- [Task goal]:
All of the entries below need repeating exactly, apart from their images.

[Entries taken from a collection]
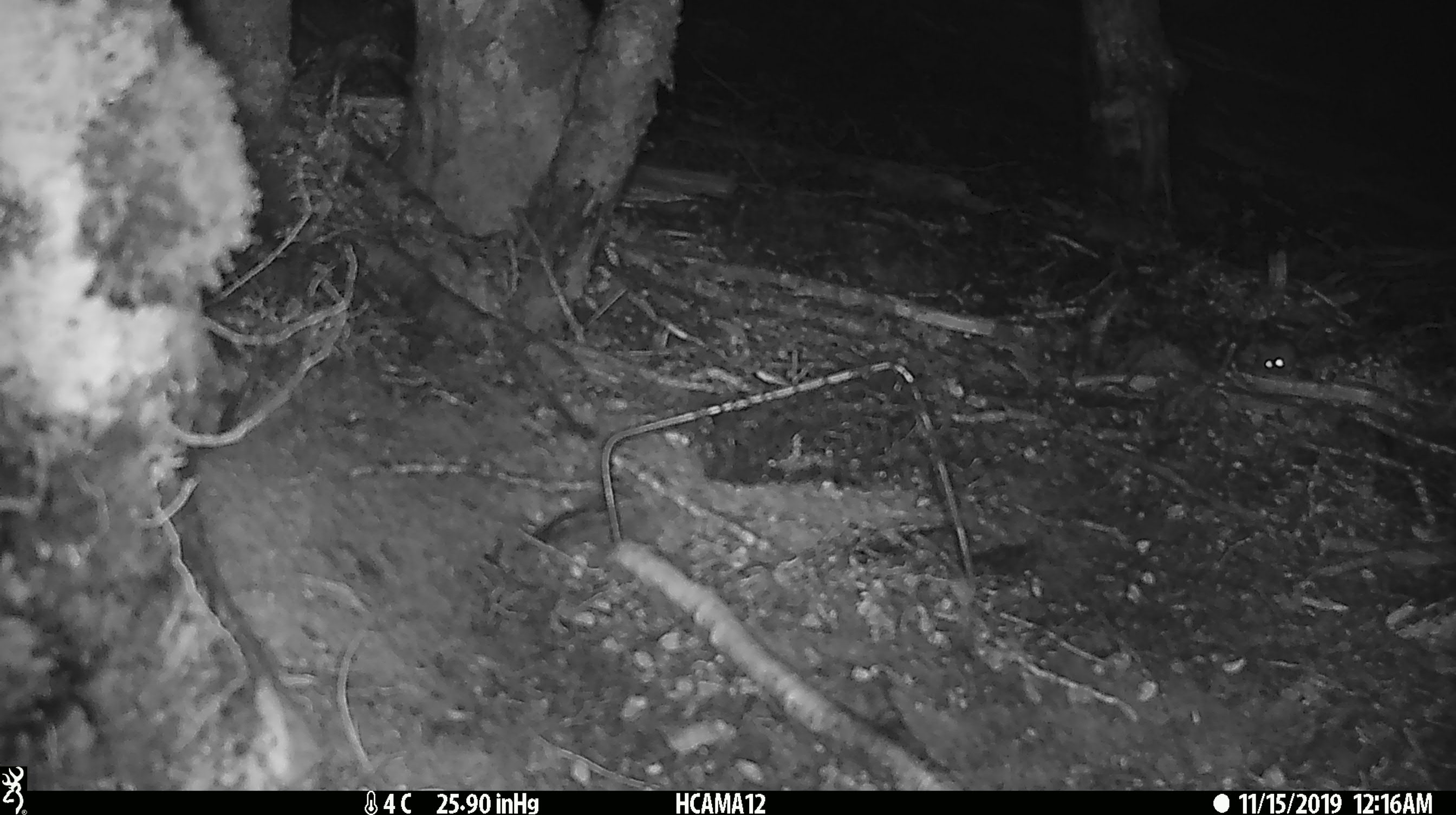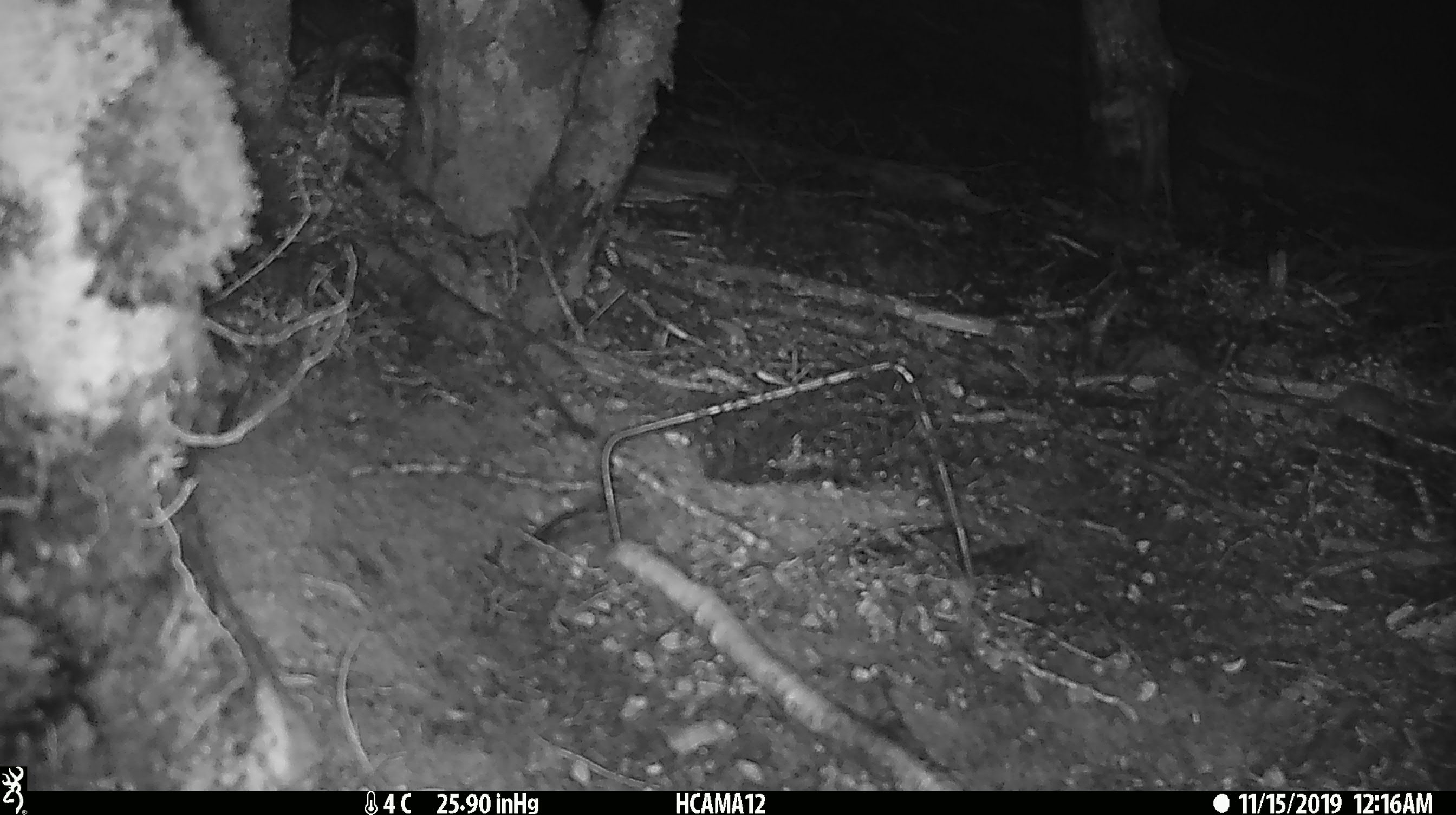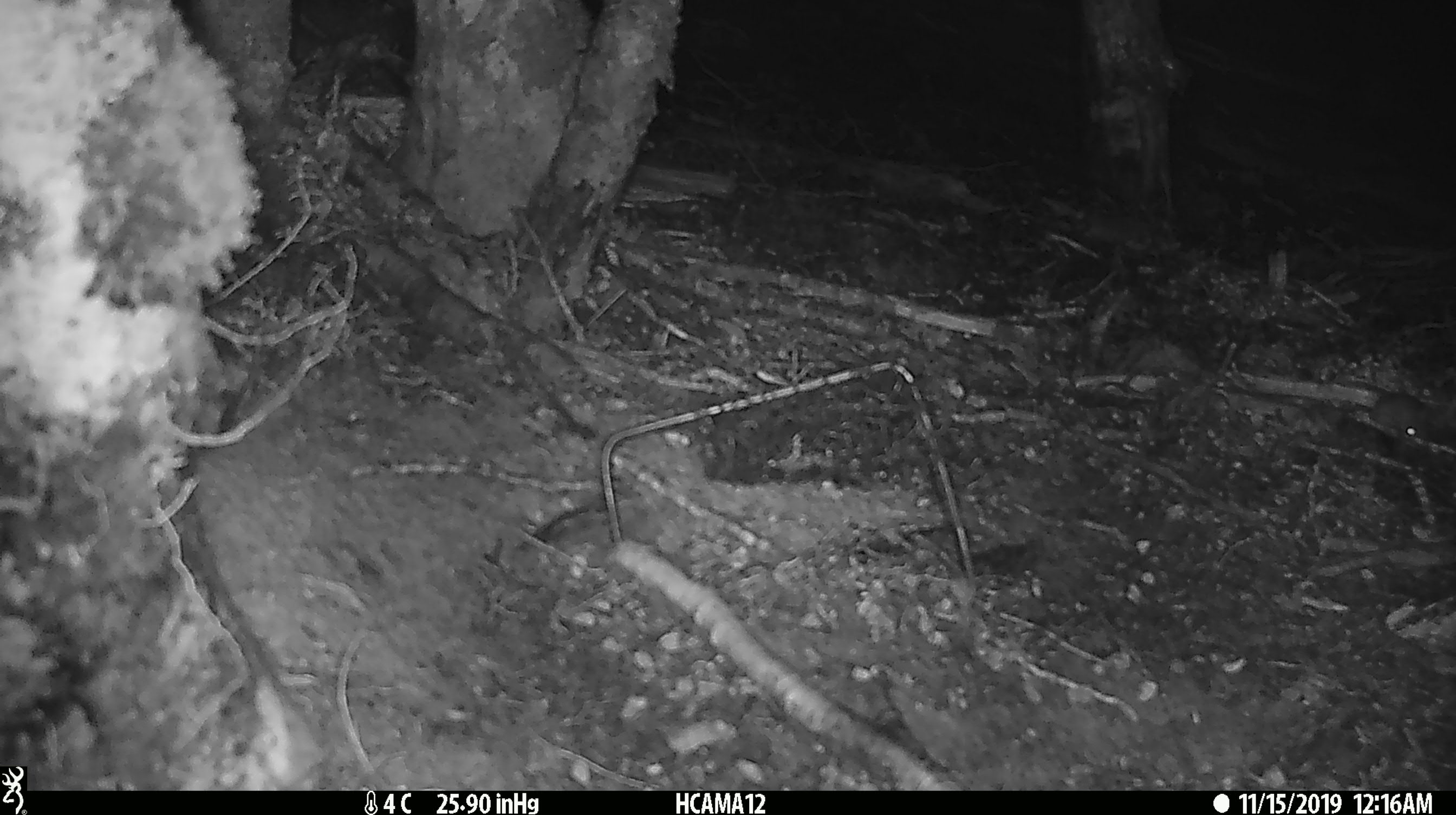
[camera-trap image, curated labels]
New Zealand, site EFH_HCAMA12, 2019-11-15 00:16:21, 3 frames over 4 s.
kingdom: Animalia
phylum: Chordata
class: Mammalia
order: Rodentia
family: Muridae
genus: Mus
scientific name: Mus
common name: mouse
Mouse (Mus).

- [Solution]:
[camera-trap image, curated labels]
New Zealand, site EFH_HCAMA12, 2019-11-15 00:16:21, 3 frames over 4 s.
kingdom: Animalia
phylum: Chordata
class: Mammalia
order: Rodentia
family: Muridae
genus: Mus
scientific name: Mus
common name: mouse
Mouse (Mus).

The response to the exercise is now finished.